I've been a member of the BA for some considerable time now and I'm not aware of the BA ever surveying its members to assess their views on any topic whatsoever.
Bernard J. Mulholland, Portadown
Roland Jackson replies:
Dear Editor,
The BA does stand for open discussion and welcomes views from members at any time. This magazine is of course a good place to express them, whether they are critical or supportive of the BA itself or of any other organisation.
As far as government enquiries themselves are concerned, which is Mr Mulholland's specific point, the most significant input to government by the BA in recent years is the advice given in November 2002 on Science in Society. There was a subsequent open public consultation by the government on its response, which is also published on the OST website, together with the subsequent action plan. In the very short timescale for this work (about 6 weeks) the BA consulted widely within the science communication community, many of course of whom are BA members. Time and resources did not permit a formal consultation of all members.

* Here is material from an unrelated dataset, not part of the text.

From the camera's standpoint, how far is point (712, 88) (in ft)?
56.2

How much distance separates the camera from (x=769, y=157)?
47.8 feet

There is always going to be a real challenge here in terms of effort, cost and timing and I would certainly appreciate members' views on which sorts of enquiries they might welcome being consulted, if the BA has the resources to make a response.
Roland Jackson, Chief Executive of the BA
Self-limiting technology
Dear Editor,
Is technology too complicated to be interesting?
There’s a persistent paradox in social attitudes towards science and technology: the more technological our culture becomes, the harder it seems to be to interest people in science and technology. Numbers of students taking science A levels continue to fall, and while university admissions soar, physics and chemistry departments at leading institutions close for lack of good students to teach. In the attempt to account for declining interest in science and technology, many point the finger at external factors. There is never any reference to the changing nature of science and technology itself.
This is a shame, because by focussing on external factors we miss what I believe is the heart of the problem, neatly summed up by Clark’s Law (Arthur C Clarke, the science fiction author): Any sufficiently developed technology is indistinguishable from magic. And the problem with magic is that it is not meant to be understood, except by a minority of initiates.
If you doubt Clarkes Law, look around you at your computer, your digital watch, and your mobile phone. Do you really understand how these things work?
Consider the digital clock and its mechanical predecessor: If you take the works out of a mechanical clock you can pretty much discover how the thing works from first principles without needing much prior knowledge - John Harrison, the inventor of the Marine Chronometer taught himself clockmaking in pretty much this way - but take the back off a digital clock and you can stare at its circuit boards and chips from now till Domesday and be none the wiser. Granted, the digital clock will keep better time, but how it does it is, and for most people always will be, a mystery.
This suggests that technology (and science) might actually be self-limiting, in that as they becomes more complex they become comprehensible by, and interesting to, an ever decreasing circle of people until a point is reached where the next technological leap is stalled for want of sufficient skilled people to carry it forwards.